▸ **Instructions for the task**
Render the items below as a Markdown table with the columns Row and Item line. Start with the line containing "Visually comparing point", go on through the last line of the items, and leave out blank lines.

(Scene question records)
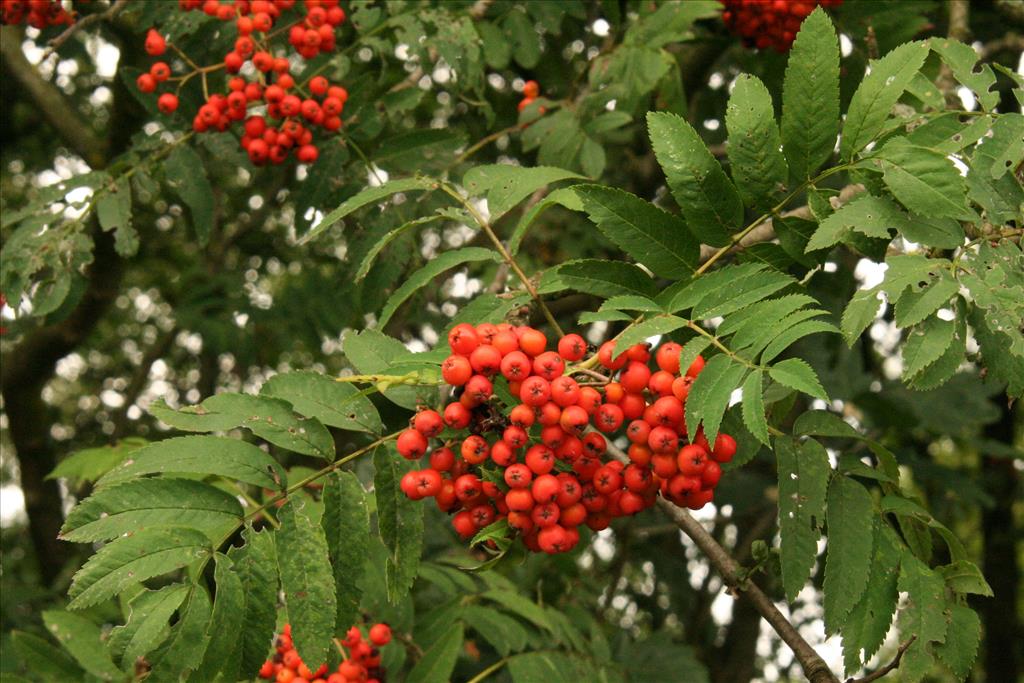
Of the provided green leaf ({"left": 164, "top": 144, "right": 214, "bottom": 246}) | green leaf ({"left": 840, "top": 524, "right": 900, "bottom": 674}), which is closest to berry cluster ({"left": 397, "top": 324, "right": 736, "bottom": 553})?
green leaf ({"left": 840, "top": 524, "right": 900, "bottom": 674})

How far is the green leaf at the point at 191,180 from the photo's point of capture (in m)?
3.26

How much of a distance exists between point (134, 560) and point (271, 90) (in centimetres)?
193

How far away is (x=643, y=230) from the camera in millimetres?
1838

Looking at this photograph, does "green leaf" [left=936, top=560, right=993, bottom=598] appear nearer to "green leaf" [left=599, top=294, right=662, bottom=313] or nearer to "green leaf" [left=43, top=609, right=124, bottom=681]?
"green leaf" [left=599, top=294, right=662, bottom=313]

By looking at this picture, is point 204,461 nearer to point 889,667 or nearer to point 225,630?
point 225,630

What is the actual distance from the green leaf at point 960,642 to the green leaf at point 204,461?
4.36 feet

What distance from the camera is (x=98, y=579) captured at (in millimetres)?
1662

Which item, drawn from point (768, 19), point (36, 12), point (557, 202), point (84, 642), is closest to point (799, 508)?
point (557, 202)

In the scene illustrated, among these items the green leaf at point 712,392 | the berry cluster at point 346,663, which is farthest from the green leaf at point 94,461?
the green leaf at point 712,392

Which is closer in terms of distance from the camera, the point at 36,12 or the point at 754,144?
the point at 754,144

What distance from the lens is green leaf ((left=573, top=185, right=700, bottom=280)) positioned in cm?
180

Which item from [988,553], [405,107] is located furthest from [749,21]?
[988,553]

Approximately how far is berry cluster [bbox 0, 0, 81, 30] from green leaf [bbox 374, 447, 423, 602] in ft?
9.08

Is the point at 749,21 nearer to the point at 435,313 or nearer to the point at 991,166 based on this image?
the point at 991,166
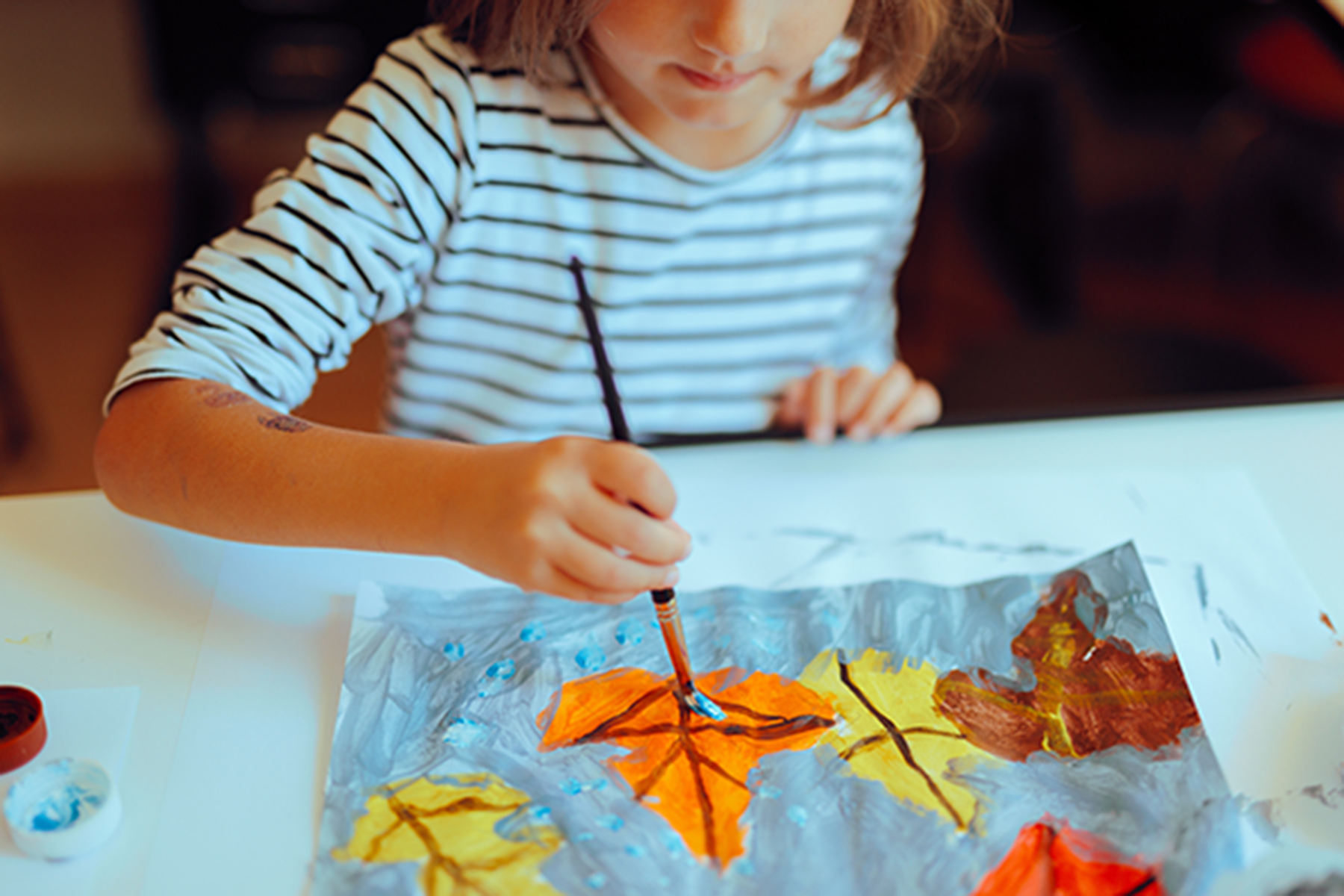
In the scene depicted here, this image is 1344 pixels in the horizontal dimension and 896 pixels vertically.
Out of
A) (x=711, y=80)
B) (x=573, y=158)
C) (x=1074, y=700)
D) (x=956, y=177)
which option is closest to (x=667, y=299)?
(x=573, y=158)

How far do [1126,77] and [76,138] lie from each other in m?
2.01

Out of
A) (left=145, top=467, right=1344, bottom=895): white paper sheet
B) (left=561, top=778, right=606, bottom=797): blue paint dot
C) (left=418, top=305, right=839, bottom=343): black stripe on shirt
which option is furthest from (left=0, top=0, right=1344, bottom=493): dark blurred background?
(left=561, top=778, right=606, bottom=797): blue paint dot

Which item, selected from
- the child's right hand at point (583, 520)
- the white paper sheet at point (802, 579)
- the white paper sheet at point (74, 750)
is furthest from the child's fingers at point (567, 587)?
the white paper sheet at point (74, 750)

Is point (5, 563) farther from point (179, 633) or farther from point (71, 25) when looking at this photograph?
point (71, 25)

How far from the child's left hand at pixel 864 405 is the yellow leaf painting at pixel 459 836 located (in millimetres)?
345

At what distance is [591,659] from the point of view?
0.60 m

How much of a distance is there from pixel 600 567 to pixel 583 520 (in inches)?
0.9

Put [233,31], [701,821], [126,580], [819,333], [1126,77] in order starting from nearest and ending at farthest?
[701,821]
[126,580]
[819,333]
[233,31]
[1126,77]

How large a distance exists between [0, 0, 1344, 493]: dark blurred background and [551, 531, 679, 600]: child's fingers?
119 cm

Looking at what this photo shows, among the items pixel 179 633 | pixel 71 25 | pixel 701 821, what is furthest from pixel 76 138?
pixel 701 821

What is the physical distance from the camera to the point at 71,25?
217 centimetres

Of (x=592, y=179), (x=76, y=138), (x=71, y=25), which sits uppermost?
(x=592, y=179)

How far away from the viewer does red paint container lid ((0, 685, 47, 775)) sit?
53 cm

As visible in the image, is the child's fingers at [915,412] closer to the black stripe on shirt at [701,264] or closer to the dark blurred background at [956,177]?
the black stripe on shirt at [701,264]
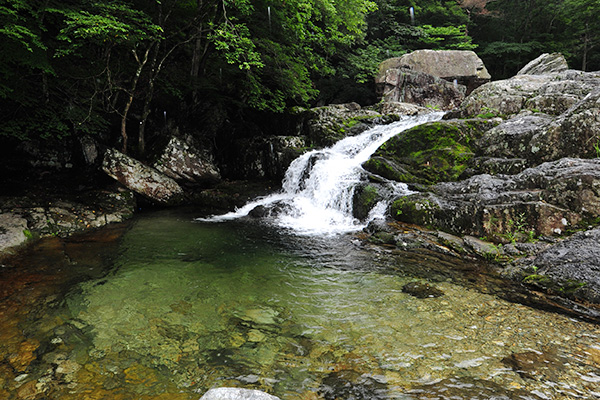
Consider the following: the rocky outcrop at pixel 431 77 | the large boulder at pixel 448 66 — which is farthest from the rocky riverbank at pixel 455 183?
the large boulder at pixel 448 66

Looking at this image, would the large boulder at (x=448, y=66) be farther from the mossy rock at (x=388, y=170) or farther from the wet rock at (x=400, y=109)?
the mossy rock at (x=388, y=170)

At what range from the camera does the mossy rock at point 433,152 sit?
9547 millimetres

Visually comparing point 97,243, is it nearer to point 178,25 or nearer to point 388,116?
point 178,25

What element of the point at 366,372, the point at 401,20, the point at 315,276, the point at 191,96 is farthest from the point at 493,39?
the point at 366,372

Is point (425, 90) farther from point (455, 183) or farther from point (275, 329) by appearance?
point (275, 329)

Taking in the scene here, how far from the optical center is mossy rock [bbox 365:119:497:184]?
9547mm

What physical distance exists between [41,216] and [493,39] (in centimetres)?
3397

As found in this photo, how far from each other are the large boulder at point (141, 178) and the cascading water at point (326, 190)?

▸ **Answer below**
| Row | Item line |
|---|---|
| 1 | Visually comparing point 97,243, is it nearer to point 178,25 or nearer to point 388,116? |
| 2 | point 178,25 |
| 3 | What element of the point at 366,372, the point at 401,20, the point at 315,276, the point at 191,96 is farthest from the point at 493,39? |
| 4 | the point at 366,372 |
| 5 | Is point (425, 90) farther from point (455, 183) or farther from point (275, 329) by appearance? |
| 6 | point (275, 329) |
| 7 | Taking in the scene here, how far from the optical center is mossy rock [bbox 365:119:497:184]? |
| 8 | 9547mm |
| 9 | What physical distance exists between [41,216] and [493,39] (in centimetres)? |
| 10 | 3397 |
| 11 | As found in this photo, how far from each other are the large boulder at point (141, 178) and the cascading water at point (326, 190)? |